Building on learnings and wins is also the focus for Kenny and the marketing team. “Our customers are small business owners, so it’s not only recognising the channels they want to communicate in, but when they want to communicate as well. We’re using smarts in Salesforce to understand frequency as we try to contact a customer, then emailing or presenting them with ways to contact us,” she said.  

“A simple thing we have done recently is identify where our contact centre have tried to get in contact with a customer but had no luck during the week and sending an email Friday evening to say we tried to get hold of you, and we are open Sat 9-4 if you’d like to give us a buzz.

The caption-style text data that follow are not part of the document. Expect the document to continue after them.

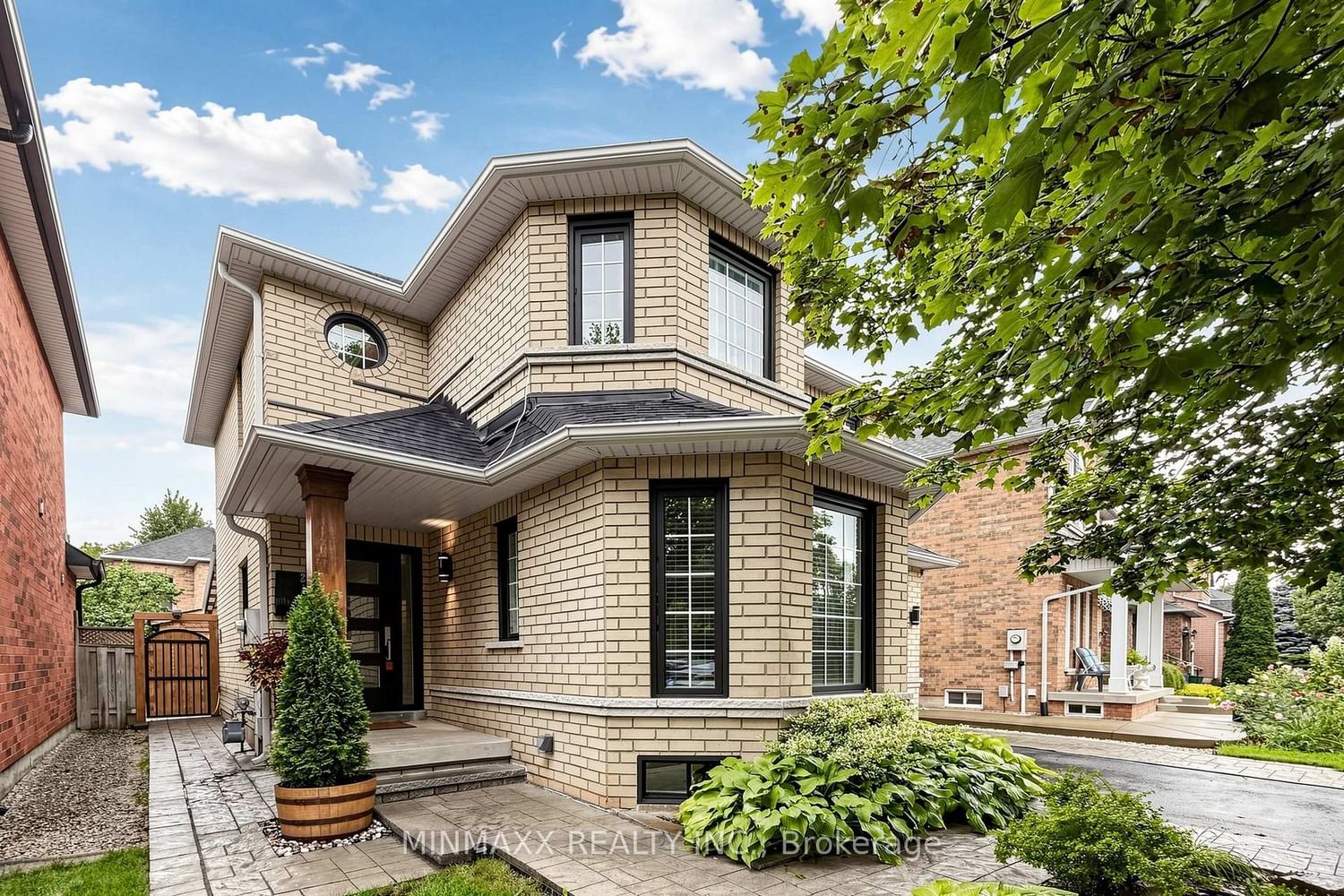 2148 Stillmeadow Road • Oakville, ON photo 1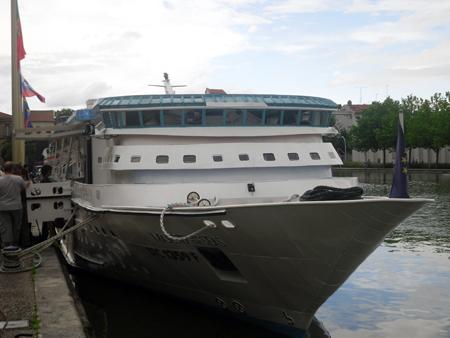 The looooove boat ♪♫ majesty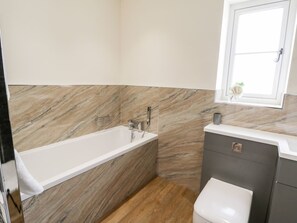 Shower - Stag Cottage, Whitby (Whitby)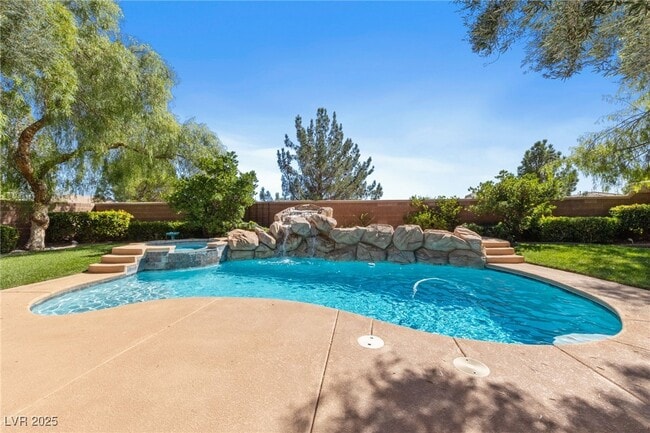 Building Photo - 916 Viscanio Pl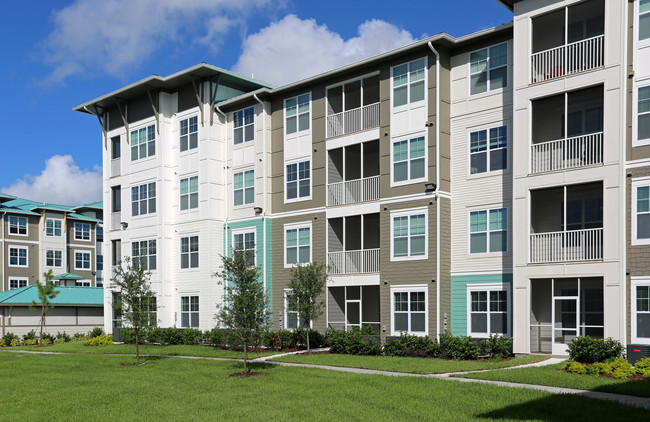 Avana Parkway in Orlando, FL - Foto de edificio - Building Photo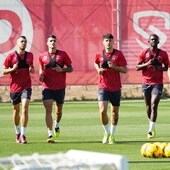 Varios jugadores del Sevilla, en el entrenamiento voluntario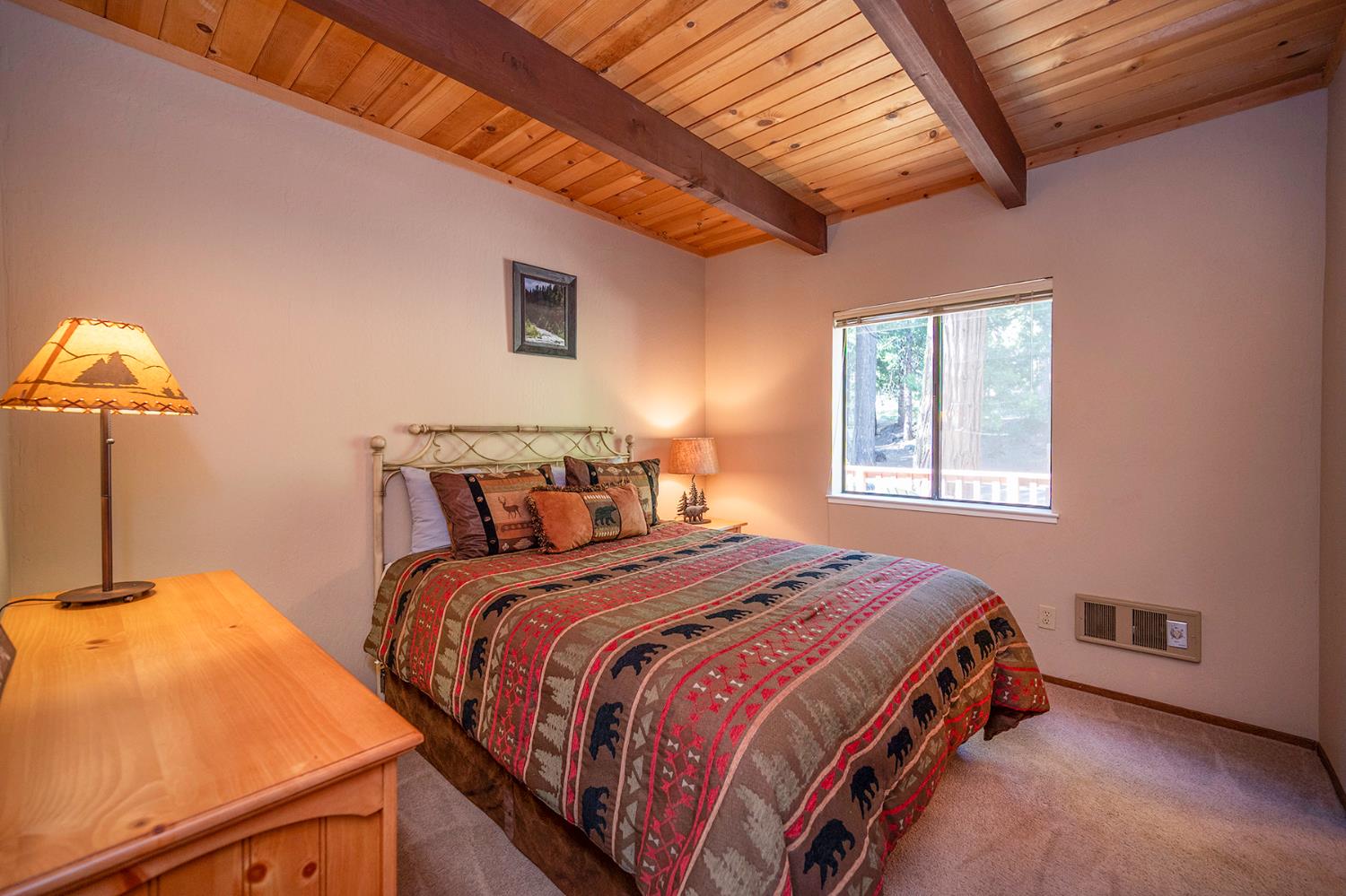 3413 Shoshone Drive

Engagement has been off the charts, and it’s really helped lift sales results on a Saturday.”  

As Kenny pointed out, customer engagement is not a straight through journey and brands can’t treat it as such. “If a customer needs to move through journeys, having that data and understanding is integral to helping them,” she said.  

“There is nothing more frustrating than dealing with a company you ring up and have an interaction with, then getting an email the next day which is counterintuitive to where you thought you were taking the relationship. That’s where we’re moving towards – moving people from one journey to another and skipping or changing so those communications stay relevant.”